• _EXERCISE DETAILS_:
Retype every one of the rows below character for character, with nothing changed, added, or left out.

---

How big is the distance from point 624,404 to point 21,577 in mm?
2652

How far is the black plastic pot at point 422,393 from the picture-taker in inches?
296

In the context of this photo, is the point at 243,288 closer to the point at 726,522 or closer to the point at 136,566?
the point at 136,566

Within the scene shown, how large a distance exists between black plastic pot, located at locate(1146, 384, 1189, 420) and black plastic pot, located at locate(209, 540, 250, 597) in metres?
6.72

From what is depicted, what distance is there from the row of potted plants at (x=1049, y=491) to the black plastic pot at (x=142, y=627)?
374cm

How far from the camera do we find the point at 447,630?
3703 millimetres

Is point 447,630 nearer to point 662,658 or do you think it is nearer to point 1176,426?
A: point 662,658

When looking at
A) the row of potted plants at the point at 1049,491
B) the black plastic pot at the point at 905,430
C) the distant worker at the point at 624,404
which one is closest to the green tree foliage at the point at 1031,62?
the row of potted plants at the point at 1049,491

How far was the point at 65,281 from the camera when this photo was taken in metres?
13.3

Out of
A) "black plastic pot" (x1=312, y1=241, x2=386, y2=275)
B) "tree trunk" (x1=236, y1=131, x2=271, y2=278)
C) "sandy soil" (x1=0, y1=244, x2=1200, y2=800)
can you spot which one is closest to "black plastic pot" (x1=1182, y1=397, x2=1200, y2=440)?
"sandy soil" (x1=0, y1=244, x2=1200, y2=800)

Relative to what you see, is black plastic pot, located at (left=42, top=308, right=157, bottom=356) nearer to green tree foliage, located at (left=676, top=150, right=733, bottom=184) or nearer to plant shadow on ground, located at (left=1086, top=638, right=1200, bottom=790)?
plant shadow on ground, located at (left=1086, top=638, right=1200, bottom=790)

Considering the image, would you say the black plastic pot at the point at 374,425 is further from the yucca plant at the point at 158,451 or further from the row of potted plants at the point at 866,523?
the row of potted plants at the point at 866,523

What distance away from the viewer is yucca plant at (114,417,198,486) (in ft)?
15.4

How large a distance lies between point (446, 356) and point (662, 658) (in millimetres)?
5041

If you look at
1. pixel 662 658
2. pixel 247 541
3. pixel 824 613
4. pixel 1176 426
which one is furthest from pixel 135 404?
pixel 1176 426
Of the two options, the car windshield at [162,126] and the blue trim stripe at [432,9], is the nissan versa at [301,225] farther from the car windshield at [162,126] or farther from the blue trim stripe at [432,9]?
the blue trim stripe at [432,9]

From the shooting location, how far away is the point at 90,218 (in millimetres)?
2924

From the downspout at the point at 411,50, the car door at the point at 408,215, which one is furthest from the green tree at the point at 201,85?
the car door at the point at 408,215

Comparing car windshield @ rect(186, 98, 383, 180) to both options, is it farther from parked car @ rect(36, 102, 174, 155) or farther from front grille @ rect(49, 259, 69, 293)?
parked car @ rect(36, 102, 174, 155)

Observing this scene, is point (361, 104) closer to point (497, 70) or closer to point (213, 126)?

---

• _SOLUTION_:
How big is the distance from point 624,404 to point 21,577 in mm?
2652

How far is the black plastic pot at point 422,393 from the picture-taker in inches?
296

In the context of this photo, is the point at 243,288 closer to the point at 726,522 or closer to the point at 136,566?
the point at 136,566

Within the scene shown, how large a distance exists between black plastic pot, located at locate(1146, 384, 1189, 420) and black plastic pot, located at locate(209, 540, 250, 597) in metres?
6.72

From what is depicted, what distance is there from the row of potted plants at (x=1049, y=491) to the black plastic pot at (x=142, y=627)?
374cm

How far from the camera do we find the point at 447,630?
3703 millimetres

Is point 447,630 nearer to point 662,658 or do you think it is nearer to point 1176,426?
A: point 662,658

When looking at
A) the row of potted plants at the point at 1049,491
B) the black plastic pot at the point at 905,430
C) the distant worker at the point at 624,404
which one is closest to the green tree foliage at the point at 1031,62?
the row of potted plants at the point at 1049,491

How far was the point at 65,281 from the camera when this photo was taken in metres?
13.3

Out of
A) "black plastic pot" (x1=312, y1=241, x2=386, y2=275)
B) "tree trunk" (x1=236, y1=131, x2=271, y2=278)
C) "sandy soil" (x1=0, y1=244, x2=1200, y2=800)
can you spot which one is closest to "black plastic pot" (x1=1182, y1=397, x2=1200, y2=440)?
"sandy soil" (x1=0, y1=244, x2=1200, y2=800)

Relative to what you see, is black plastic pot, located at (left=42, top=308, right=157, bottom=356) nearer to green tree foliage, located at (left=676, top=150, right=733, bottom=184) or nearer to plant shadow on ground, located at (left=1086, top=638, right=1200, bottom=790)?
plant shadow on ground, located at (left=1086, top=638, right=1200, bottom=790)

Considering the image, would you say the black plastic pot at the point at 374,425 is further from the yucca plant at the point at 158,451 or further from the row of potted plants at the point at 866,523?
the row of potted plants at the point at 866,523

What distance away from the viewer is yucca plant at (114,417,198,486) (in ft)?
15.4

How large a distance lies between point (446, 356) and point (662, 658) (in millimetres)?
5041

If you look at
1. pixel 662 658
2. pixel 247 541
3. pixel 824 613
4. pixel 1176 426
which one is furthest from pixel 135 404?
pixel 1176 426
Of the two options, the car windshield at [162,126] and the blue trim stripe at [432,9], is the nissan versa at [301,225] farther from the car windshield at [162,126] or farther from the blue trim stripe at [432,9]?
the blue trim stripe at [432,9]

From the shooting location, how far away is the point at 90,218 (in millimetres)?
2924

From the downspout at the point at 411,50, the car door at the point at 408,215, which one is furthest from the green tree at the point at 201,85?
the car door at the point at 408,215

Comparing car windshield @ rect(186, 98, 383, 180) to both options, is it farther from parked car @ rect(36, 102, 174, 155) or farther from front grille @ rect(49, 259, 69, 293)?
parked car @ rect(36, 102, 174, 155)

Observing this scene, is point (361, 104) closer to point (497, 70) or closer to point (213, 126)?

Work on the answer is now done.